Unveiling the Potential of Cmaxf2 Factor Applied to Pilot Bioavailability/Bioequivalence Studies-A Case Study with Pazopanib Drug Products.

Background: When companies are uncertain about the potential of a new formulation to be bioequivalent to a Reference product, it is common practice to carry out downsized pilot studies as a gatekeeping in vivo strategy to decide whether to move forward or not with a full-size pivotal study. However, due to the small study size, these studies are inarguably more sensitive to variability.

Objectives: To address and mitigate the uncertainty of the conclusions of pilot studies concerning the maximum observed concentration (Cmax), the f2 factor was proposed as an alternative approach to the average bioequivalence statistical methodology.

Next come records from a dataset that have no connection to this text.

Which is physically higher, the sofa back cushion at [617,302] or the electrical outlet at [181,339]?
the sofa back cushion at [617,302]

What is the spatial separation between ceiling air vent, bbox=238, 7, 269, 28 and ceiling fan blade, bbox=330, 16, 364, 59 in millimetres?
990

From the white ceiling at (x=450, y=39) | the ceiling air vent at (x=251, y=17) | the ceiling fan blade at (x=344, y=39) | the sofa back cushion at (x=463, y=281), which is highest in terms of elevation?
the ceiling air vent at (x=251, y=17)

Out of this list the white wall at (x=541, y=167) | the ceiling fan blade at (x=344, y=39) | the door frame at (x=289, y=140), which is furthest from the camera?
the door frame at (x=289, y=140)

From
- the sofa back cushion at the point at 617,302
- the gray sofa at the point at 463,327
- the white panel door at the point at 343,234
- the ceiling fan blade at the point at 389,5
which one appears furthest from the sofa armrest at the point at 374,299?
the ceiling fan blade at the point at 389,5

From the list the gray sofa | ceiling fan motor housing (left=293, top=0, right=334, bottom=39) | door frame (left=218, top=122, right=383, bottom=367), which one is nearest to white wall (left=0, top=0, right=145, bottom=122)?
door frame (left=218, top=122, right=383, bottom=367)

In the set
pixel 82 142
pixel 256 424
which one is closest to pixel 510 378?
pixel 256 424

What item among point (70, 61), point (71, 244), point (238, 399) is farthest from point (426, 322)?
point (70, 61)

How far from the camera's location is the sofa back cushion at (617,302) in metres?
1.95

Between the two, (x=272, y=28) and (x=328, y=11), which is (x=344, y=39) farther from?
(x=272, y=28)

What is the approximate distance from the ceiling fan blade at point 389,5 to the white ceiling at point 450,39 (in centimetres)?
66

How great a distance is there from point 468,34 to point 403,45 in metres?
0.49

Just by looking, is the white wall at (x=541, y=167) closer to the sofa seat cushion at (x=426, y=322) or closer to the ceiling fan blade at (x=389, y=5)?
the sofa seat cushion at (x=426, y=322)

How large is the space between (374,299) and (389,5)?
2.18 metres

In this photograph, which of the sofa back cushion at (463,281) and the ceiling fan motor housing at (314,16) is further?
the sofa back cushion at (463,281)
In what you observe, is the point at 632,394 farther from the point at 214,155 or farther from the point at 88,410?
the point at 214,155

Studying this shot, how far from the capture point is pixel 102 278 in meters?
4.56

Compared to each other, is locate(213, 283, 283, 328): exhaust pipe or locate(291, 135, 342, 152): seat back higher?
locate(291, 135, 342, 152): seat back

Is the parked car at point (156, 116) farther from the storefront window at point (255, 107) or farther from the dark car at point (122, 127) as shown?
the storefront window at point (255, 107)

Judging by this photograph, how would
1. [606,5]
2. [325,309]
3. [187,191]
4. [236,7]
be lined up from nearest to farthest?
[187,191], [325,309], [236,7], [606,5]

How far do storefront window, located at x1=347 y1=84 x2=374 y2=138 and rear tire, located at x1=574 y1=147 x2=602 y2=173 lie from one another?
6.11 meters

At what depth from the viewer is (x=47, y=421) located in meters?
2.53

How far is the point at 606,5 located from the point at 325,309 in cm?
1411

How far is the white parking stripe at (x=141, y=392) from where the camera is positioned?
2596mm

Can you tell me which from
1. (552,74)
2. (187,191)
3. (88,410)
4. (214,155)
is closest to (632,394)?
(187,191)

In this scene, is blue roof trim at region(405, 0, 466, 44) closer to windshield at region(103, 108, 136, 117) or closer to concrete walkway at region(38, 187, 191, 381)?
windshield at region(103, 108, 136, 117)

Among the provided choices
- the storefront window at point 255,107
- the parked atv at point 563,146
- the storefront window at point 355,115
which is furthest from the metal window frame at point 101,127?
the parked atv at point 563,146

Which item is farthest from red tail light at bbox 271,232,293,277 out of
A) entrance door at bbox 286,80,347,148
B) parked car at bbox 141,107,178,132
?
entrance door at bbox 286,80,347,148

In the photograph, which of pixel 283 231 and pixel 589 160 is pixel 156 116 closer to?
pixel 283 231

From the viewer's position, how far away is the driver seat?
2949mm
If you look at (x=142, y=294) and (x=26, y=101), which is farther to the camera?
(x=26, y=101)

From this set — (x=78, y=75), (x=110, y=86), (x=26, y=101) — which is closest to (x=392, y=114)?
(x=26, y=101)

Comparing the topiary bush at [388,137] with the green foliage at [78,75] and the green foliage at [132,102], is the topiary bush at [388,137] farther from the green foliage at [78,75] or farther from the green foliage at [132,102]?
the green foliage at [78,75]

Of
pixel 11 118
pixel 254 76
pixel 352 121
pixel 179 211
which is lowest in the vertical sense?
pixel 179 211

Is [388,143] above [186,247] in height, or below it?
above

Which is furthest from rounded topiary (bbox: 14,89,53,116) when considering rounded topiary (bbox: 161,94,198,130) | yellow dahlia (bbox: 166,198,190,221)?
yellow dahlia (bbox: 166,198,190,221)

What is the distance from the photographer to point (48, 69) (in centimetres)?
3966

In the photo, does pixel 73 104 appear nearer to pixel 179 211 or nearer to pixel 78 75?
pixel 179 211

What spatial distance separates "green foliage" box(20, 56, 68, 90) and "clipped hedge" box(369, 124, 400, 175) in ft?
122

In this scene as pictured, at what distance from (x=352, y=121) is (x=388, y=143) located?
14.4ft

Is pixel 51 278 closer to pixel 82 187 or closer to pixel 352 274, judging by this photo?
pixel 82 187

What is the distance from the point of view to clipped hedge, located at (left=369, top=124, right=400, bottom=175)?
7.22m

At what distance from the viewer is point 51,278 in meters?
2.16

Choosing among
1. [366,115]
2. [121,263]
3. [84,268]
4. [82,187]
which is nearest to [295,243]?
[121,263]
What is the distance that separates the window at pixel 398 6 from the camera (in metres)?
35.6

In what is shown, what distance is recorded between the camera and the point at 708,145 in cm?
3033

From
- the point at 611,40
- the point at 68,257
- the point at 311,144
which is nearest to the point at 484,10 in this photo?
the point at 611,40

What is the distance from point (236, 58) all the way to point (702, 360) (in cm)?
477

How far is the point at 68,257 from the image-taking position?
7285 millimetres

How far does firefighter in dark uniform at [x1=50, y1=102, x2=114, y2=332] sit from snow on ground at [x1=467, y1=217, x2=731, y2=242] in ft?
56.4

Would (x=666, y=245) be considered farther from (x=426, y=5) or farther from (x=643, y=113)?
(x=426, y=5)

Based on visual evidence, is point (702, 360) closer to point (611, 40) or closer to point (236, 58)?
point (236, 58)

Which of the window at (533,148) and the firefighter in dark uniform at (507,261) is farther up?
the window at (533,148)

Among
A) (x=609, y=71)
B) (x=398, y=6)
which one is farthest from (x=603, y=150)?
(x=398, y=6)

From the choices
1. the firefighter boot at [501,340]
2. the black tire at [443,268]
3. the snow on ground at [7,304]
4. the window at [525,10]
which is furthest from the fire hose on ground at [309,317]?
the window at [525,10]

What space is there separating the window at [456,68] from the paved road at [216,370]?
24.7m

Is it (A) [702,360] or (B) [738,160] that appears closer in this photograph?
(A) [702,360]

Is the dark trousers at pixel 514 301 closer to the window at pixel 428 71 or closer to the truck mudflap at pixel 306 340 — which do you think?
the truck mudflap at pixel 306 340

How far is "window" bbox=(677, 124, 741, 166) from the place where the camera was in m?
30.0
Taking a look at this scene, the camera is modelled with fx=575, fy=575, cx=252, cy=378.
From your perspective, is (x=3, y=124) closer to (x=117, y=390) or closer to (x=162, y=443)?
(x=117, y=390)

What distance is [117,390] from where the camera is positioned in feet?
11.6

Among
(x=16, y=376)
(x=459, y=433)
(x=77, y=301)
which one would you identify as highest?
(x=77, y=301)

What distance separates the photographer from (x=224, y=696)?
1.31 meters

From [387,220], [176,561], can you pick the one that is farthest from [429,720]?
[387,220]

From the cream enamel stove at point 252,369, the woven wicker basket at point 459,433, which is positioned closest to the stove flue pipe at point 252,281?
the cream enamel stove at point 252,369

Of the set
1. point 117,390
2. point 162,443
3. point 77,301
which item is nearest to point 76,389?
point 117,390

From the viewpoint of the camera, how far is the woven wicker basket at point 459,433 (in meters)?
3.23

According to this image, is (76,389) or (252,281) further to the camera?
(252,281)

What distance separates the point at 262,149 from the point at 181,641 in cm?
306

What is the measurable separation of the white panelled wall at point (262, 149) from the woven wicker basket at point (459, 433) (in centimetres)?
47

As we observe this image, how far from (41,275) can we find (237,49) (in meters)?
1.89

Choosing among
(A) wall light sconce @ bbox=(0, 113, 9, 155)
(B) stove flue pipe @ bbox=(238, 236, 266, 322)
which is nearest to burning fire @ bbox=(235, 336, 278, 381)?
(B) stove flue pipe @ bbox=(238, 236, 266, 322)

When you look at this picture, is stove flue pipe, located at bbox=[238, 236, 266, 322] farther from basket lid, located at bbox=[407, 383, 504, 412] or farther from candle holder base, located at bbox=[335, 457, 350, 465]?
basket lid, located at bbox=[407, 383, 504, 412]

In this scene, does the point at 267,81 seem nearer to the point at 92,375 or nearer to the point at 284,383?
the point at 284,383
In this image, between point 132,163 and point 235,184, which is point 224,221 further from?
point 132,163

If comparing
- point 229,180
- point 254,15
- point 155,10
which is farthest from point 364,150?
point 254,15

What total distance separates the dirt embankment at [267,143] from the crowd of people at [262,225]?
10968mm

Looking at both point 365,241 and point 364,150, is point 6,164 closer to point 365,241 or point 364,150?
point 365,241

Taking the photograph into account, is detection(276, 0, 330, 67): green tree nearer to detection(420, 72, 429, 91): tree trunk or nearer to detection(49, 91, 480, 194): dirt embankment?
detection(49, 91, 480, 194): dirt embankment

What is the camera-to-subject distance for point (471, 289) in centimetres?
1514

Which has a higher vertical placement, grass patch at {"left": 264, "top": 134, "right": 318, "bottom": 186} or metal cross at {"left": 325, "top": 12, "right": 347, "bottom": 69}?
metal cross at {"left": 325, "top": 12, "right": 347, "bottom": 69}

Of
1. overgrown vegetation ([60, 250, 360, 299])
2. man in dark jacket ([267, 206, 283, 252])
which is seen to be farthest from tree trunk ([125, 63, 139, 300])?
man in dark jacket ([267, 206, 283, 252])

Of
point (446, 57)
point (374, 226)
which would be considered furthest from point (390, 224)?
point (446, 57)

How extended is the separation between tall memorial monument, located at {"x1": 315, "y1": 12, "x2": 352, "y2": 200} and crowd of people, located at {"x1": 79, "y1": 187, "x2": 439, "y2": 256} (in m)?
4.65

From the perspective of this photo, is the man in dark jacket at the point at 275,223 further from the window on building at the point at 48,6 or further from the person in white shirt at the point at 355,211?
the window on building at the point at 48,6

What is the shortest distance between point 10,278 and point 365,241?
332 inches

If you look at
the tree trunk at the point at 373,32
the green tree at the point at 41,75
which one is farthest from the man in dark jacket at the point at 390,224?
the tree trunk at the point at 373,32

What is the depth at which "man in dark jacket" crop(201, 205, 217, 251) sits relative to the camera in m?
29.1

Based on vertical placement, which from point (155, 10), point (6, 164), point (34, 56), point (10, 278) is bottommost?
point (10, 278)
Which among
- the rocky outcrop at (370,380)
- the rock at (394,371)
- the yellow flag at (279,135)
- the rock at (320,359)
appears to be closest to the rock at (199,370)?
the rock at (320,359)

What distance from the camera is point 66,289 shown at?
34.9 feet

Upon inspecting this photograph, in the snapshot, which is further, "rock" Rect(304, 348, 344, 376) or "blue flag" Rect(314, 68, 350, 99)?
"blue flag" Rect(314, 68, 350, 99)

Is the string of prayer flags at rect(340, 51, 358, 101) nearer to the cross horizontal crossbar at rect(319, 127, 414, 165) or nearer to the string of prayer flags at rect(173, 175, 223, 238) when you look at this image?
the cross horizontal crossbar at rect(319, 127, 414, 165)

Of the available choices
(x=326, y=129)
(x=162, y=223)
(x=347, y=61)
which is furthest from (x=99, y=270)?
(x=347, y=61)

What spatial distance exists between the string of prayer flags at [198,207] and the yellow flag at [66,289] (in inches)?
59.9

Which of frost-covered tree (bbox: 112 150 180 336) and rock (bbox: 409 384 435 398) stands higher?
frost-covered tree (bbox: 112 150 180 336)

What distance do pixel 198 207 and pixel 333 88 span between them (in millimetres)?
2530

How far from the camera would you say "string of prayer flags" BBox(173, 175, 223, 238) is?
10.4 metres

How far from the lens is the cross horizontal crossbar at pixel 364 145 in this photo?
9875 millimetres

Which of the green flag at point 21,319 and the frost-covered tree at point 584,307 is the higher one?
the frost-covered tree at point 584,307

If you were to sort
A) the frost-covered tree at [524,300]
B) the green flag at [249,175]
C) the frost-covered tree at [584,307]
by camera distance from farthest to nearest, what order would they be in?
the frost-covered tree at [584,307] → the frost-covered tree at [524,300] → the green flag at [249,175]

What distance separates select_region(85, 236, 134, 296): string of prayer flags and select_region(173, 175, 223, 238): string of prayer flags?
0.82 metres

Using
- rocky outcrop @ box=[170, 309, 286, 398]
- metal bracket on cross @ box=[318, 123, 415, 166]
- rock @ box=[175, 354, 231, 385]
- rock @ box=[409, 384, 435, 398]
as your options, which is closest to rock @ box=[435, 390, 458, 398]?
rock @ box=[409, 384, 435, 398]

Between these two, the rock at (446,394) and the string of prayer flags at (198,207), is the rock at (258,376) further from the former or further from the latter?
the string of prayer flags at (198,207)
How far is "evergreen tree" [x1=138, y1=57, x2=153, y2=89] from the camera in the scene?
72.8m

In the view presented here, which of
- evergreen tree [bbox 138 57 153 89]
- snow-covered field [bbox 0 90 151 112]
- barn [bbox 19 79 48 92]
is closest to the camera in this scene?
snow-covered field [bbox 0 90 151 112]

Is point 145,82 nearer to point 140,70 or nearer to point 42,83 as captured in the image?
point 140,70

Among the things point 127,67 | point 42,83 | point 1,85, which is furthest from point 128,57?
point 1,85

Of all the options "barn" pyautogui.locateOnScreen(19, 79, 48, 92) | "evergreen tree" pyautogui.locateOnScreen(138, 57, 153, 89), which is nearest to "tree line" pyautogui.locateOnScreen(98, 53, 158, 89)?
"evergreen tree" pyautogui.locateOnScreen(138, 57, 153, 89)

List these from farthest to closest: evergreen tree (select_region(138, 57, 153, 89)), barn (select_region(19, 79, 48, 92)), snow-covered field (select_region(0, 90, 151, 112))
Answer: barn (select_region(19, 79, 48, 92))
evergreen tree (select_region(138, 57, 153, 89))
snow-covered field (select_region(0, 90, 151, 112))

Methods: In this work, the alternative methodology is applied to pharmacokinetic data from pilot bioequivalence trials performed with pazopanib 200 mg and 400 mg.

Results: Despite the small sample size, and very high intra-subject variability, the f2 factor demonstrated the potential for predicting bioequivalence. The positive results were confirmed in the full sized pivotal studies.

Conclusions: In conclusion, this alternate methodology shows promise in reducing uncertainty associated with pilot studies and aiding in decisions to go forward with pivotal bioequivalence studies.